----- Document passage -----

A Simple Statistics Library in C++

Bill Seymour
2023-09-17


Introduction

This paper documents an open-source C++ template library for computing a few really simple statistics, just the minimum, maximum, median, mean, variance and standard deviation of elements in a C++ container of some kind, the container elements having some numeric type.

These functions are trivial to write; but the author found himself writing them repeatedly, so he decided to write them just once.  The fun was keeping the library simple for use with built-in types while making it usable for user-defined types with only a little bit of extra work.

A precondition is that the container be non-empty and already sorted ascending.

The code is distributed under the Boost Software License.  (This is not part of Boost.  The author just likes their open-source license.)

The library is just a single header file.  That header, this document, and the Boost license are available here.

My goal was to write a library that could be compiled with any C++ implementation that conforms to C++11 or later; but that goal was not entirely achieved.


The basic idea for built-in types

If the container is a std::vector or std::deque (or behaves like one), and the data points are some built-in numeric type (or behave like one), then the library is simple and obvious.
namespace simpstat {

template<typename ContainerT> auto minimum(const ContainerT&);
template<typename ContainerT> auto maximum(const ContainerT&);
template<typename ContainerT> auto median(const ContainerT&);
template<typename ContainerT> auto mean(const ContainerT&);
template<typename ContainerT> auto variance(const ContainerT&);
template<typename ContainerT> auto stddev(const ContainerT&);

template<typename ContainerT> auto meanvardev(const ContainerT&);

} // namespace simpstat
All but minimum() and maximum() have additional template parameters shown below, but they all default, and ContainerT is deduced.

The first six templates all return ContainerT::value_type; meanvardev() returns a std::tuple of three ContainerT::value_types.

variance() calls mean(), and stddev() calls variance(); so to keep from doing the same work multiple times when you want more that one of those, the meanvardev() template is provided to calculate all three in a single call.  It doesn’t try to calculate the mean and the variance in a single loop; but it calls mean() only once; and the standard deviation is just the square root of the variance.

The actual work when dealing with built-in types is done in a long double in the hope of avoiding overflow in the variance calculation; and the result is cast to ContainerT::value_type, first rounding to nearest using std::round() if the value type is an integer.


With user-defined containers

The library will work with any container that has front(), back(), size(), begin(), and end() member functions, overloads the [] operator, and has a member type called value_type.

----- Data shown -----

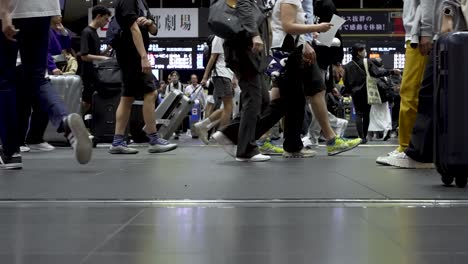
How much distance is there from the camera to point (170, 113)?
931 cm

-----

Return the part of the statistics library page above, word for word, between "These functions are" and "already sorted ascending.", inclusive.

Written response:
These functions are trivial to write; but the author found himself writing them repeatedly, so he decided to write them just once.  The fun was keeping the library simple for use with built-in types while making it usable for user-defined types with only a little bit of extra work.

A precondition is that the container be non-empty and already sorted ascending.